Всё так вышло, как он сказал: поварёнок, который встретился на указанном крыльце Ермилычу, провёл его без всяких расспросов на половину цесаревниных женщин, а там его окружили нарядные камер-фрейлины, наперебой вызываясь на услуги для милой, доброй, всеми любимой Лизаветы Касимовны, которую, если судить по их словам, все во дворце, начиная с самой цесаревны, уважали и обожали.

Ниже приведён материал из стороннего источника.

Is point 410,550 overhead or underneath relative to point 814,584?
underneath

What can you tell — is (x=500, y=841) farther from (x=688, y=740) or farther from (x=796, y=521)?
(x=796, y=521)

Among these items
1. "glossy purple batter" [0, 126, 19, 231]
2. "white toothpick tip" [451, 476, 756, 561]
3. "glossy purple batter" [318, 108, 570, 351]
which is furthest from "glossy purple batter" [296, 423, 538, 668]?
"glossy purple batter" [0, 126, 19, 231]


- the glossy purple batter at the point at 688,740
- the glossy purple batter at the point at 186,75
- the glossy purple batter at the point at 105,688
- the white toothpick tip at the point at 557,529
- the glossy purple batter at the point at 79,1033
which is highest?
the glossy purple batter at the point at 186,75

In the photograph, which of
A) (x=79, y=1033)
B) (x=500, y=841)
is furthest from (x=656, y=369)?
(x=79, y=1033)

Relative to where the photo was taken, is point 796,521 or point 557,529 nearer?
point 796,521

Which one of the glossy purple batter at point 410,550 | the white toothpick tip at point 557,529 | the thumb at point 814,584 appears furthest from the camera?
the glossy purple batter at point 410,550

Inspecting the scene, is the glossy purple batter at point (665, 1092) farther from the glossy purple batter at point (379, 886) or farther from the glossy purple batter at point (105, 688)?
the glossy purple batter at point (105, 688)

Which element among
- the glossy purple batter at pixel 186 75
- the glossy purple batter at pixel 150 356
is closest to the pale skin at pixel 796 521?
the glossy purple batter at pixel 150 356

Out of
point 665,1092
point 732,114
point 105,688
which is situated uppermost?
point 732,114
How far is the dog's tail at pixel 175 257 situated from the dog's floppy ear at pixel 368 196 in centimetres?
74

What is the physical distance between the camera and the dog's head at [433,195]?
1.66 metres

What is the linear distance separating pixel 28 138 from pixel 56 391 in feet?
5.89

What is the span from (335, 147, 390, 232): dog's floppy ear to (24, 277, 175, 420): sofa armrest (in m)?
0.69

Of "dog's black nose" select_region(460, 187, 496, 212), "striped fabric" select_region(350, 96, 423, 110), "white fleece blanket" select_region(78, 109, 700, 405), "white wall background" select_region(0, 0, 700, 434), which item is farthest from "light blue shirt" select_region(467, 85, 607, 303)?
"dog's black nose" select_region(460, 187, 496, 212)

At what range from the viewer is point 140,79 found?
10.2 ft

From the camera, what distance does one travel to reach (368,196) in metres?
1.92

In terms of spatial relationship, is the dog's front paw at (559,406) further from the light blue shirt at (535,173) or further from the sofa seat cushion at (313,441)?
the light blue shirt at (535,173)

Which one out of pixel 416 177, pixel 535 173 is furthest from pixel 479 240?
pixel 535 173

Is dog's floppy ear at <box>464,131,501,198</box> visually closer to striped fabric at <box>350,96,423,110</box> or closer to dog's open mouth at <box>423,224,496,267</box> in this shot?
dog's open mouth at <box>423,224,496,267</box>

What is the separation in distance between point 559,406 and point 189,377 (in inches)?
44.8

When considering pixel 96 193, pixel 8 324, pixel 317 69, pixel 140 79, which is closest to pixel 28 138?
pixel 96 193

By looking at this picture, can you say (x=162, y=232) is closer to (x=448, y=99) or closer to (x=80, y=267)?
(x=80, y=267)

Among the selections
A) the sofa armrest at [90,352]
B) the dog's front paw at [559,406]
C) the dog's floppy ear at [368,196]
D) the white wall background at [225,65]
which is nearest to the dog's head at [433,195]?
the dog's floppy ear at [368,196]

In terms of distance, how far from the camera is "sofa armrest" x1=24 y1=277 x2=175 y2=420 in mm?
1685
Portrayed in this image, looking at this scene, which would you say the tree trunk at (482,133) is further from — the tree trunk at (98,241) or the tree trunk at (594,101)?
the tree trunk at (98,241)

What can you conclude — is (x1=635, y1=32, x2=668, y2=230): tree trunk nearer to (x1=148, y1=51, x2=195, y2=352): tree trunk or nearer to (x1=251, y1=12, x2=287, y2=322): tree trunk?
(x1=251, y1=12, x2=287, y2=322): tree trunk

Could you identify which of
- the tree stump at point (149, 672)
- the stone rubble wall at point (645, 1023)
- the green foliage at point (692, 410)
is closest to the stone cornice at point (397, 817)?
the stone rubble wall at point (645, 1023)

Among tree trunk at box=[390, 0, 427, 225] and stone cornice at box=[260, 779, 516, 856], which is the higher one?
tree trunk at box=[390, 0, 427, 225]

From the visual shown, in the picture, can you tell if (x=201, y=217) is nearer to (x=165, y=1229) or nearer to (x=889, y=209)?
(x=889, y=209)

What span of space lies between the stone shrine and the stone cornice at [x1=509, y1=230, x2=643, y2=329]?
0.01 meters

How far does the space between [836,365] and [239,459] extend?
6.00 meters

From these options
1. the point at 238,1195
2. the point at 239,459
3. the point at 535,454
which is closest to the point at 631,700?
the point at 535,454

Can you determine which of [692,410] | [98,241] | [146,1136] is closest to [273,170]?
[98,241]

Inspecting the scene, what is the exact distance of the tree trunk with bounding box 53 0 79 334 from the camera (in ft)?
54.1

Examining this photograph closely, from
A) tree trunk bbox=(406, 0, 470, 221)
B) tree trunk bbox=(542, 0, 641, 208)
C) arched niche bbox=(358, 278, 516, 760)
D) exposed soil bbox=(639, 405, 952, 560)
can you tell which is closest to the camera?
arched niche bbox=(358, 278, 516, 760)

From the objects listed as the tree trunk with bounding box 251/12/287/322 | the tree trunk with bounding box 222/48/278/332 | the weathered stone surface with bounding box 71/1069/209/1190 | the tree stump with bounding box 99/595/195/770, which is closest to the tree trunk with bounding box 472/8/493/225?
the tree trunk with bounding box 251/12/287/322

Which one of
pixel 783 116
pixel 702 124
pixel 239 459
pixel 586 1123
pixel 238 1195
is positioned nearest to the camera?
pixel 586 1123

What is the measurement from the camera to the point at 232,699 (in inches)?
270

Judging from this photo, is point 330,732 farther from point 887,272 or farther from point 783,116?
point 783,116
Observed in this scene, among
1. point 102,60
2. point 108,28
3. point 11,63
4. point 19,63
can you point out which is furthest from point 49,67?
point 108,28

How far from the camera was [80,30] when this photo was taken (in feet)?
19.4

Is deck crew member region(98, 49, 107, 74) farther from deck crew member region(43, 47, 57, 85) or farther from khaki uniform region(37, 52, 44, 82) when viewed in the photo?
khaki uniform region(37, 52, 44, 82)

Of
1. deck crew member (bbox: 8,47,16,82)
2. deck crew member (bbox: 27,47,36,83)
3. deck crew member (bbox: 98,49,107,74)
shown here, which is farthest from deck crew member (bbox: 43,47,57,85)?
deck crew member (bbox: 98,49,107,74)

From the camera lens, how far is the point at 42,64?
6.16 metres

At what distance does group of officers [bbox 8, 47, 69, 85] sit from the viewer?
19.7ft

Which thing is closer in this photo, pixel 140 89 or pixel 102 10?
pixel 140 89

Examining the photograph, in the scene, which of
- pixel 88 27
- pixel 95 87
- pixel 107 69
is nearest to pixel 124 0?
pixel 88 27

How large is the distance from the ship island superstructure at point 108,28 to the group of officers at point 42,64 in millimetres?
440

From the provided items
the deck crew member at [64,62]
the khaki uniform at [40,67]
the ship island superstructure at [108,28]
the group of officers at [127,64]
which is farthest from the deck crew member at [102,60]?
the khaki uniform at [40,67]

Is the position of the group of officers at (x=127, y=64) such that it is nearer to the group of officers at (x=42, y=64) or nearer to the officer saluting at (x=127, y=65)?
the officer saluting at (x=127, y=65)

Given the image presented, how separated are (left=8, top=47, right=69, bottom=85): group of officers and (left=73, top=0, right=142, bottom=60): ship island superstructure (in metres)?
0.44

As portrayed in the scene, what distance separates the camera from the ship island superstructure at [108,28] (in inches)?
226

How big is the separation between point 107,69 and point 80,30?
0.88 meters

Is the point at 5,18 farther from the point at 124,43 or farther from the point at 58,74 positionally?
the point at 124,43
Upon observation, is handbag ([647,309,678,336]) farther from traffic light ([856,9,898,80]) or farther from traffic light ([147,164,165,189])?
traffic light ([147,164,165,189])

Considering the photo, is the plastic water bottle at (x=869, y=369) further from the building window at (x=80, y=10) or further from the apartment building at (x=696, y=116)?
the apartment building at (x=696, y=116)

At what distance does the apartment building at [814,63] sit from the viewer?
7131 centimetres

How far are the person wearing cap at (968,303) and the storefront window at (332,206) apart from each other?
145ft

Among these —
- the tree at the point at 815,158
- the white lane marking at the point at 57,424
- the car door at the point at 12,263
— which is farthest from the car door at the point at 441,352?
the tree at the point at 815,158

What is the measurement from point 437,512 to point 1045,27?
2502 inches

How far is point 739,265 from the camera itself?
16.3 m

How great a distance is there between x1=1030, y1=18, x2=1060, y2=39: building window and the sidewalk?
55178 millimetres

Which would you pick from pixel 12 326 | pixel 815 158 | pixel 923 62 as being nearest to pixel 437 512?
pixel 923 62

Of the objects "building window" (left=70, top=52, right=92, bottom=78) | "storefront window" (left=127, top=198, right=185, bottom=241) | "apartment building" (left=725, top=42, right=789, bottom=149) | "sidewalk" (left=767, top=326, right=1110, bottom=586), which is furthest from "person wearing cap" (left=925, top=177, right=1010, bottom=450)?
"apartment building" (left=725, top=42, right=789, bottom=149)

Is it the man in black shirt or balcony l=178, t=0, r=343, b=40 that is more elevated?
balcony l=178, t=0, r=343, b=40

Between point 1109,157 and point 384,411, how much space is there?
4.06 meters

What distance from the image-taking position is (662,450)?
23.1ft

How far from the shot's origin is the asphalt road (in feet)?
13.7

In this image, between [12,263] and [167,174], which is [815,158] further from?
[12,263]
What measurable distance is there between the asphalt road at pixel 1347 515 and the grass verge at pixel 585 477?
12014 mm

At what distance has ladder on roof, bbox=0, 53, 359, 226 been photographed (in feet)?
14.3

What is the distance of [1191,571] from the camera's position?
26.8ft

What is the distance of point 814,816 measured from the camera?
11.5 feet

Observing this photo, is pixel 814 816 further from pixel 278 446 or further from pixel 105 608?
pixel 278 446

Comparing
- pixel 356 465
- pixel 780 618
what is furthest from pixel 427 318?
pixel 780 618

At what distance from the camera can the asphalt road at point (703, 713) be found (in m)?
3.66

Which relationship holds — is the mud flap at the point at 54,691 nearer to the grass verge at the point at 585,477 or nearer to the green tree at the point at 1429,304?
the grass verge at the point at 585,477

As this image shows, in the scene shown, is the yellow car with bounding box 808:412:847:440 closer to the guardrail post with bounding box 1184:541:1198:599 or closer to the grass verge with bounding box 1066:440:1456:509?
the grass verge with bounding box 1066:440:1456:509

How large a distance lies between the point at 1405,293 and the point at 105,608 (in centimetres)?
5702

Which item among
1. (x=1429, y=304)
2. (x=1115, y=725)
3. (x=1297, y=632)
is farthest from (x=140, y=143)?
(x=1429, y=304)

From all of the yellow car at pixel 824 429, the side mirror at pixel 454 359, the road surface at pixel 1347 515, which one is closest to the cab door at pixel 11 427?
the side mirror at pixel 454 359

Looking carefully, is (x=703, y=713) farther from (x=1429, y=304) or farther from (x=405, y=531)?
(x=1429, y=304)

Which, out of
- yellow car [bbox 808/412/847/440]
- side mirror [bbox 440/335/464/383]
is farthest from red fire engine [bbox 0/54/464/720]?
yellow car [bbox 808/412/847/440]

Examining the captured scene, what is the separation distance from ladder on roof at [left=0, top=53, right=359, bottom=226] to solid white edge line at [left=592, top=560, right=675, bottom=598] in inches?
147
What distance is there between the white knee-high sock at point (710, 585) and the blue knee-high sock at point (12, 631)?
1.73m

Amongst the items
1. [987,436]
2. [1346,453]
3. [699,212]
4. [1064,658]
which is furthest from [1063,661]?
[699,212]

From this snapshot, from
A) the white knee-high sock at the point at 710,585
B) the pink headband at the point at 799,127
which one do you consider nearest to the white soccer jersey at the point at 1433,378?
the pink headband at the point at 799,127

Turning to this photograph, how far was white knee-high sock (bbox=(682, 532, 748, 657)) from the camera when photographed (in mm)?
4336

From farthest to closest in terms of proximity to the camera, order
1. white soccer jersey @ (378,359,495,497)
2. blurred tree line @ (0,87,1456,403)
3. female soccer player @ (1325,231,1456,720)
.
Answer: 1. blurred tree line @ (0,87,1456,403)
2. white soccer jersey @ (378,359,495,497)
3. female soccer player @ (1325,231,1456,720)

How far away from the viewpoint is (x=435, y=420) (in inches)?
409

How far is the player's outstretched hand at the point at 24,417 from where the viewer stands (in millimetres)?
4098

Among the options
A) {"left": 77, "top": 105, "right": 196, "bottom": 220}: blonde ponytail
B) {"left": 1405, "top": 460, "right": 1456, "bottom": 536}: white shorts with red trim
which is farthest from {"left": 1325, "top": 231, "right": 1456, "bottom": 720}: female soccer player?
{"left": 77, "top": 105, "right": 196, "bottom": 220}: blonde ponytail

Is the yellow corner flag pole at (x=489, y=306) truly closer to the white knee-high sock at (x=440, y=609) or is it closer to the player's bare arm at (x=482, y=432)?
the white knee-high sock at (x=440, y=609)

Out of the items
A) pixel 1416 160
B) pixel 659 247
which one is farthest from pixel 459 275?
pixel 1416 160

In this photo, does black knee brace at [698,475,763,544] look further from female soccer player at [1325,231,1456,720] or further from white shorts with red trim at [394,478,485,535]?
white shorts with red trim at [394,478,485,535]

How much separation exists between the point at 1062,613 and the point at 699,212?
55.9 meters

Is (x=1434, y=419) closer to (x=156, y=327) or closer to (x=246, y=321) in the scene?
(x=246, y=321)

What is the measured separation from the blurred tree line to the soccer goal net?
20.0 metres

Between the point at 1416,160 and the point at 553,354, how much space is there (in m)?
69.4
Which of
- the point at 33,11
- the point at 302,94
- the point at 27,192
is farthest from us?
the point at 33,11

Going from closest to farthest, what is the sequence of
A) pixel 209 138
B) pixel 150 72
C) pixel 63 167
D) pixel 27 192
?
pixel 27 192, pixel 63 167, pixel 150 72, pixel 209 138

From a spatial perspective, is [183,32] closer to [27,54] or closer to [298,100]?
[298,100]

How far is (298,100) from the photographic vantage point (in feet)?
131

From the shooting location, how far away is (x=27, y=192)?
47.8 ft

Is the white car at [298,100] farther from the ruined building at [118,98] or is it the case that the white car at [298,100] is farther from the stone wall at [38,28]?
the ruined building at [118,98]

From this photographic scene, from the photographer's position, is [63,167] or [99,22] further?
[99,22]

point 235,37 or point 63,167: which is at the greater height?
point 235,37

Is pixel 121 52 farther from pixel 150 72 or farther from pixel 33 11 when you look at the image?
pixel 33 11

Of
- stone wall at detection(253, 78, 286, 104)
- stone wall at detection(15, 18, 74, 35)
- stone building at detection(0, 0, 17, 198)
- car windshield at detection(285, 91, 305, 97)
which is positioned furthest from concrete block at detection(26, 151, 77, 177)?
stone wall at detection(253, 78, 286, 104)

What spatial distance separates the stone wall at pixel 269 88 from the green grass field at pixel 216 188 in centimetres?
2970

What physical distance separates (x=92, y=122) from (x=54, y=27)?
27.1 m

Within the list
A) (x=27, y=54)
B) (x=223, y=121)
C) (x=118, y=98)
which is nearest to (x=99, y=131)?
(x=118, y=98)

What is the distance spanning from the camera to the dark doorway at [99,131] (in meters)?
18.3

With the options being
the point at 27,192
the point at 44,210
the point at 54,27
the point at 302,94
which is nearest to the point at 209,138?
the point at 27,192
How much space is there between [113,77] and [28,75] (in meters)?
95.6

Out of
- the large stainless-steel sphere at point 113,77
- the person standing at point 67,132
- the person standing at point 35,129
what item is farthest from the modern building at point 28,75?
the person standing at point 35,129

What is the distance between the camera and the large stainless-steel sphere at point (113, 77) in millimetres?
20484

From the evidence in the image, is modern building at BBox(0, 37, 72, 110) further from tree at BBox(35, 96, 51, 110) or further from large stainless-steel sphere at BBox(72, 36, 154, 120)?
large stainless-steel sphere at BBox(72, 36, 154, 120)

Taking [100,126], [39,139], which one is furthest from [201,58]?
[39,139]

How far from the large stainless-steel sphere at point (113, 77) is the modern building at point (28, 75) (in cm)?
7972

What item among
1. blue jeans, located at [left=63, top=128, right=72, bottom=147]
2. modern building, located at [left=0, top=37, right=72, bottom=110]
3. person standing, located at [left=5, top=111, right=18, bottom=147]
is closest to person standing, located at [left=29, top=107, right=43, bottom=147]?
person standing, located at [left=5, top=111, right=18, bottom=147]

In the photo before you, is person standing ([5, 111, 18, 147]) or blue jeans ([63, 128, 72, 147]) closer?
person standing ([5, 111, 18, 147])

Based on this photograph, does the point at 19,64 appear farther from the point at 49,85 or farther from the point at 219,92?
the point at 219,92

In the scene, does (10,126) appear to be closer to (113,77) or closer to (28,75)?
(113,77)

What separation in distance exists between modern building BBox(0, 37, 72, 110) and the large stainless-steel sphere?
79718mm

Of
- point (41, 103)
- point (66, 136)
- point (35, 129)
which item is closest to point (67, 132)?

— Она теперь заперлась в своей горнице... молится, верно... Она пренабожная, и её часто среди дня можно застать на коленях перед образами... Ты говоришь, что весточку ей от сынка принёс? Вот обрадуется! Не дальше как вчера жаловалась она Мавре Егоровне, что давно ничего про него не знает, и Мавра Егоровна предлагала сказать про это цесаревне, и тогда, наверное, нарочного послали бы в Москву, чтоб узнать про его здоровье, да Лизавета Касимовна не захотела... Она никого не любит беспокоить, даже нас, а уж особенно цесаревну... Последнее время Лизавете Касимовне нашей что-то нездоровится, который день ничего не кушает... Мы уж хотели за супругом её послать... Он, ты, верно, знаешь, при царе состоит уже давно, когда царь был ещё царевичем... И как наша цесаревна Лизавету Касимовну любит, так царь — её супруга, — тараторили весёлые щебетуньи, в то время как одна из них побежала докладывать Праксиной о посетителе.
Они окружили Ермилыча и, не переставая болтать, осматривали его с ног до головы с благоговейным любопытством.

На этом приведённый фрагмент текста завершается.